Download App

Chapter 4: Sesuatu yang berharga

"Hiks … hiks …"

"Kak ... ka ... kakak ..., kakak jangan menangis ... aku bisa ikut menangis kalau kakak menangis seperti itu."

"Hiks... hiks ... A ... a ... aku tidak menangis. Mataku terkena debu, perih sekali."

"Hmm ..."

Seyuman ketidakpercayaan pun tersungging di wajah adikku.

"Bagaimana aku tidak menangis? Matamu ... matamu... maafkan aku. Maaf ... pada akhirnya aku tetap tidak bisa melindungimu ..."

"Ka … kak … Kau adalah pelindungku, a … aku akan selalu mengandalkan … mu …"

"Tetaplah menjadi seorang kakak yang baik, seorang kakak yang penyayang dan peduli. Maafkan aku, Kak, sepertinya tidak bisa berharap kepadamu lebih besar lagi, tidak bisa menemanimu lebih lama lagi"

"Jangan bicara seperti itu, kita tidak akan bisa dipisahkan, aku akan selalu bersamu, kita berdua menjelajah dunia, seperti yang sering kita bicarakan dahulu … Adikku …"

"Terima kasih, Kak … tapi sepertinya hanya sampai di sini saja, dunia tidak mengizinkan kita bersama lebih lama lagi, A-Aku akan selalu mengandalkan … mu …"

"Adik …"

"Aku akan selalu mengandalkan … mu …"

"Adikku, tolong …"

"Aku akan selalu mengandalkan … mu …"

"Jangan pergi! Jangan pergi!!!"

"Aku akan selalu mengandalkan … mu. Kakak, hiduplah dengan bahagia ... mataku adalah matamu, perlihatkan padaku dunia yang lebih baik, Kak."

"Jangan tinggalkan aku sendiri!
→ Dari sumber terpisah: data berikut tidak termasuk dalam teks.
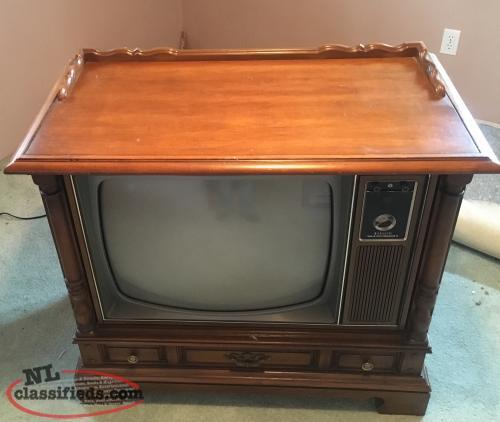 Free 1960 39 s zenith floor model tv dildo newfoundland for Floor model tv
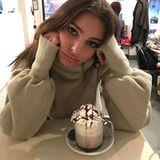 Emily Ratajkowski ist völlig durchgefroren. Da hilft nur noch eine heiße Schokolade.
Adikku!!!"

"Tidaaaaak …!!!

Hah … Hah … Hah

Ternyata mimpi itu lagi …

"Mimpi apa?"

Aku menolehkan wajah ke arah asal suara itu, dan …

"Oi, sedang apa kau di sini? Wa … wajahmu … dekat sekali."

"Ma… maaf aku tidak bermaksud mengagetkanmu …"

Setelah aku menoleh ke arah suara itu, tiba-tiba aku melihat wajah seseorang tepat di depan wajahku dengan jarak yang sangat dekat sampai-sampai hidung kami sedikit lagi bersentuhan dan mata kami pun saling bertatapan. Layaknya cermin, aku melihat pantulan mataku sendiri berada tepat di matanya, sedekat itukah sampai-sampai aku merasakan kehangatan wajahnya pada wajahku, atau karena aku merasa sedikit malu? Tapi baru kali ini aku melihat wajahnya sedekat ini.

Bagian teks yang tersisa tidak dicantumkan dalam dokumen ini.